To the Editor:
I am writing as a Kent resident who has loved swimming in Emery Park Pool for decades. The pool, in its lovely setting, is a gem—a rough-cut one but very special, nonetheless. To live in this beautiful rural town and be able to swim peacefully outdoors in fresh water without driving far is the ultimate luxury to this lifelong swimmer.
After some past times of poor maintenance, aeration that cleaned up the green slime, reduced hours unaccommodating to after-work swims, then the Covid shutdown, I am heartened to learn of the initiative to bring back Emory Park Pool in a forward-looking, sustainable reincarnation.

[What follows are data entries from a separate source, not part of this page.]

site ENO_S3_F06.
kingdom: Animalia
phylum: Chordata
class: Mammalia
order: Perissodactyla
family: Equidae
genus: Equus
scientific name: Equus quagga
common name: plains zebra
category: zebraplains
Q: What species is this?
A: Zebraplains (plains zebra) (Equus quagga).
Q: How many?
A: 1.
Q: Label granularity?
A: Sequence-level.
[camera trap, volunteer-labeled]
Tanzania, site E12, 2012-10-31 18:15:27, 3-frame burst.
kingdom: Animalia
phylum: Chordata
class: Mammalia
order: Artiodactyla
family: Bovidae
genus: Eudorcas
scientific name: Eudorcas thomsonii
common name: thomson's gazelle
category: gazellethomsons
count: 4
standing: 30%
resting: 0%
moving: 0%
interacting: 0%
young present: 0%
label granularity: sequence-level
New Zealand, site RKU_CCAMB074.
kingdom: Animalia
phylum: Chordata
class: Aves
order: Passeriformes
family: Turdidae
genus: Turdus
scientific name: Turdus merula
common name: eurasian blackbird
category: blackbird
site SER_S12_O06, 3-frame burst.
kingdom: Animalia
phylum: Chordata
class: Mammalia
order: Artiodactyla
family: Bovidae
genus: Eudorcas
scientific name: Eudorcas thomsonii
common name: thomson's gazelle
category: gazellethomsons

We are daily made aware of the impacts of climate change. Sustainable solutions need to start at home. Why on earth would we choose to build a concrete, chemically treated, swimming pool— the most resource-intensive, energy-consuming and possibly polluting option—when we have a nature-based, biofiltered option that costs little to operate before us?
Artificial pools consume electricity for filtration and backwashing, a forever cost of operation. They require high water use and non-renewably consume harsh chemicals. I am always mindful that everything comes from somewhere, everything goes somewhere, and it’s all connected. Where does water in an artificial pool come from? At what cost? And where does it go? What aquatic life-harming chemicals are in it when it leaves? There is no “away” anymore.
We read about Nature Deficit Disorder with kids, but it’s not just kids, I hate to say. That starts at home too. People are hardwired to need daily direct interaction with nature. Let’s build a pool that repairs and enhances wildlife habitat rather than destroying it and discharges clean water. The birds, tadpoles, frogs, turtles, occasional harmless snake and native plants that clean the water are a bonus.